YOUR ASSIGNMENT
Repeat the records below exactly as they appear.
◇ ◇ ◇
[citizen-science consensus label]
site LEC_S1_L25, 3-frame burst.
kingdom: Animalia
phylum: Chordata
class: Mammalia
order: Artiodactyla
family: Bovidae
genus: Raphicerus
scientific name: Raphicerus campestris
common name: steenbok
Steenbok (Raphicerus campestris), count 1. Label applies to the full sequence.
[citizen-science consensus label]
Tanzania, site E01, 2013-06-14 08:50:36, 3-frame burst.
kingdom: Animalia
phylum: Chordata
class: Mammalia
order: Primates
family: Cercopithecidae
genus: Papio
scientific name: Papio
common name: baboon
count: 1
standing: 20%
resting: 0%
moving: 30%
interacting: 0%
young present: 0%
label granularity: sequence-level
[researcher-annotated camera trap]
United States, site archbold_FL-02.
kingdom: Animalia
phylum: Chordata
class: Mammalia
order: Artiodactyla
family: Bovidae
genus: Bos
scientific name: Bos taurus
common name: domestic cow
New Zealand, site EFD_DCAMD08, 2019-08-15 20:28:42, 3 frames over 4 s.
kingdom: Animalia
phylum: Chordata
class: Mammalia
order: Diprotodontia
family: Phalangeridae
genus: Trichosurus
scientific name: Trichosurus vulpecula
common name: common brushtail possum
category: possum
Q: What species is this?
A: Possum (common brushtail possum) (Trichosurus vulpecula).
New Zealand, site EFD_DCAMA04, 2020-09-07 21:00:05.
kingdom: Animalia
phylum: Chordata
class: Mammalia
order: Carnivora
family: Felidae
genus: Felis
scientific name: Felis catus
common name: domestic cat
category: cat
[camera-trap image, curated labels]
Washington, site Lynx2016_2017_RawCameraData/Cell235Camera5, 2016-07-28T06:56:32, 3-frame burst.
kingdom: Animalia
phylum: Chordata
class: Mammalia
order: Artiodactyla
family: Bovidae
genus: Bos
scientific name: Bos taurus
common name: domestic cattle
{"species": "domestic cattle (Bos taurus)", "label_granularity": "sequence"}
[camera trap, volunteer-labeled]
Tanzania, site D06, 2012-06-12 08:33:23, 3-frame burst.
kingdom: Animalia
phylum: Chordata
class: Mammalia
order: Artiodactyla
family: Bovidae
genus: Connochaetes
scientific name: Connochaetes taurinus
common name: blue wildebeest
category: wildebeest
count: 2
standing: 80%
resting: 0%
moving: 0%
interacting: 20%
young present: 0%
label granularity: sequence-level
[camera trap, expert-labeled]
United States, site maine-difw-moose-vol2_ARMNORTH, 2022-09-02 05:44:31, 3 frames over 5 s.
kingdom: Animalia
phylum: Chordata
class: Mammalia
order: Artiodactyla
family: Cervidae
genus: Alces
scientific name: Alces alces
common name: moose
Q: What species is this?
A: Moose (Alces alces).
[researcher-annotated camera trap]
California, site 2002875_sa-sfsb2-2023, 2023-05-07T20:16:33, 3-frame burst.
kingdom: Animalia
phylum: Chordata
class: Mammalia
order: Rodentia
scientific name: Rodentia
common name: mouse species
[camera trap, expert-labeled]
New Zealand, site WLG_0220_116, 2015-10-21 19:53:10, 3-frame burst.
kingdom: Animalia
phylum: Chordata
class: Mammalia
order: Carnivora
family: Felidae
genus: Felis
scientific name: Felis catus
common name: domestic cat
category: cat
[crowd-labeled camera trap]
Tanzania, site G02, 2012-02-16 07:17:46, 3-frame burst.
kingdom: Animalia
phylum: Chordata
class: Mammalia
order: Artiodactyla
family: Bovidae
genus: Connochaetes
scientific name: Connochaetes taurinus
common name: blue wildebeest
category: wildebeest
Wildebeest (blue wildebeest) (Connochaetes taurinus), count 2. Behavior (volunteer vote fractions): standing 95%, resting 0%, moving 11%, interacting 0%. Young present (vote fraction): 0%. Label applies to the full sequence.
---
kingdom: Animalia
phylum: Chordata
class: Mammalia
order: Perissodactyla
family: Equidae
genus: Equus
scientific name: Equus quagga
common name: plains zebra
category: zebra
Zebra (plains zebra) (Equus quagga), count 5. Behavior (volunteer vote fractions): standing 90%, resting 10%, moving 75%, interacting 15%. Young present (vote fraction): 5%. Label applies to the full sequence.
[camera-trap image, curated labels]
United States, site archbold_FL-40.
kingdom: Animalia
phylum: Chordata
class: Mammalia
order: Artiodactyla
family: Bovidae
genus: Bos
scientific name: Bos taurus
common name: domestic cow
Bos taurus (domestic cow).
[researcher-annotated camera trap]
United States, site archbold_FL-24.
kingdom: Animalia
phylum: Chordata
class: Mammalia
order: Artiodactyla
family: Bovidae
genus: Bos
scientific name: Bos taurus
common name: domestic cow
◇ ◇ ◇
WRITTEN RESPONSE
[citizen-science consensus label]
site LEC_S1_L25, 3-frame burst.
kingdom: Animalia
phylum: Chordata
class: Mammalia
order: Artiodactyla
family: Bovidae
genus: Raphicerus
scientific name: Raphicerus campestris
common name: steenbok
Steenbok (Raphicerus campestris), count 1. Label applies to the full sequence.
[citizen-science consensus label]
Tanzania, site E01, 2013-06-14 08:50:36, 3-frame burst.
kingdom: Animalia
phylum: Chordata
class: Mammalia
order: Primates
family: Cercopithecidae
genus: Papio
scientific name: Papio
common name: baboon
count: 1
standing: 20%
resting: 0%
moving: 30%
interacting: 0%
young present: 0%
label granularity: sequence-level
[researcher-annotated camera trap]
United States, site archbold_FL-02.
kingdom: Animalia
phylum: Chordata
class: Mammalia
order: Artiodactyla
family: Bovidae
genus: Bos
scientific name: Bos taurus
common name: domestic cow
New Zealand, site EFD_DCAMD08, 2019-08-15 20:28:42, 3 frames over 4 s.
kingdom: Animalia
phylum: Chordata
class: Mammalia
order: Diprotodontia
family: Phalangeridae
genus: Trichosurus
scientific name: Trichosurus vulpecula
common name: common brushtail possum
category: possum
Q: What species is this?
A: Possum (common brushtail possum) (Trichosurus vulpecula).
New Zealand, site EFD_DCAMA04, 2020-09-07 21:00:05.
kingdom: Animalia
phylum: Chordata
class: Mammalia
order: Carnivora
family: Felidae
genus: Felis
scientific name: Felis catus
common name: domestic cat
category: cat
[camera-trap image, curated labels]
Washington, site Lynx2016_2017_RawCameraData/Cell235Camera5, 2016-07-28T06:56:32, 3-frame burst.
kingdom: Animalia
phylum: Chordata
class: Mammalia
order: Artiodactyla
family: Bovidae
genus: Bos
scientific name: Bos taurus
common name: domestic cattle
{"species": "domestic cattle (Bos taurus)", "label_granularity": "sequence"}
[camera trap, volunteer-labeled]
Tanzania, site D06, 2012-06-12 08:33:23, 3-frame burst.
kingdom: Animalia
phylum: Chordata
class: Mammalia
order: Artiodactyla
family: Bovidae
genus: Connochaetes
scientific name: Connochaetes taurinus
common name: blue wildebeest
category: wildebeest
count: 2
standing: 80%
resting: 0%
moving: 0%
interacting: 20%
young present: 0%
label granularity: sequence-level
[camera trap, expert-labeled]
United States, site maine-difw-moose-vol2_ARMNORTH, 2022-09-02 05:44:31, 3 frames over 5 s.
kingdom: Animalia
phylum: Chordata
class: Mammalia
order: Artiodactyla
family: Cervidae
genus: Alces
scientific name: Alces alces
common name: moose
Q: What species is this?
A: Moose (Alces alces).
[researcher-annotated camera trap]
California, site 2002875_sa-sfsb2-2023, 2023-05-07T20:16:33, 3-frame burst.
kingdom: Animalia
phylum: Chordata
class: Mammalia
order: Rodentia
scientific name: Rodentia
common name: mouse species
[camera trap, expert-labeled]
New Zealand, site WLG_0220_116, 2015-10-21 19:53:10, 3-frame burst.
kingdom: Animalia
phylum: Chordata
class: Mammalia
order: Carnivora
family: Felidae
genus: Felis
scientific name: Felis catus
common name: domestic cat
category: cat
[crowd-labeled camera trap]
Tanzania, site G02, 2012-02-16 07:17:46, 3-frame burst.
kingdom: Animalia
phylum: Chordata
class: Mammalia
order: Artiodactyla
family: Bovidae
genus: Connochaetes
scientific name: Connochaetes taurinus
common name: blue wildebeest
category: wildebeest
Wildebeest (blue wildebeest) (Connochaetes taurinus), count 2. Behavior (volunteer vote fractions): standing 95%, resting 0%, moving 11%, interacting 0%. Young present (vote fraction): 0%. Label applies to the full sequence.
---
kingdom: Animalia
phylum: Chordata
class: Mammalia
order: Perissodactyla
family: Equidae
genus: Equus
scientific name: Equus quagga
common name: plains zebra
category: zebra
Zebra (plains zebra) (Equus quagga), count 5. Behavior (volunteer vote fractions): standing 90%, resting 10%, moving 75%, interacting 15%. Young present (vote fraction): 5%. Label applies to the full sequence.
[camera-trap image, curated labels]
United States, site archbold_FL-40.
kingdom: Animalia
phylum: Chordata
class: Mammalia
order: Artiodactyla
family: Bovidae
genus: Bos
scientific name: Bos taurus
common name: domestic cow
Bos taurus (domestic cow).
[researcher-annotated camera trap]
United States, site archbold_FL-24.
kingdom: Animalia
phylum: Chordata
class: Mammalia
order: Artiodactyla
family: Bovidae
genus: Bos
scientific name: Bos taurus
common name: domestic cow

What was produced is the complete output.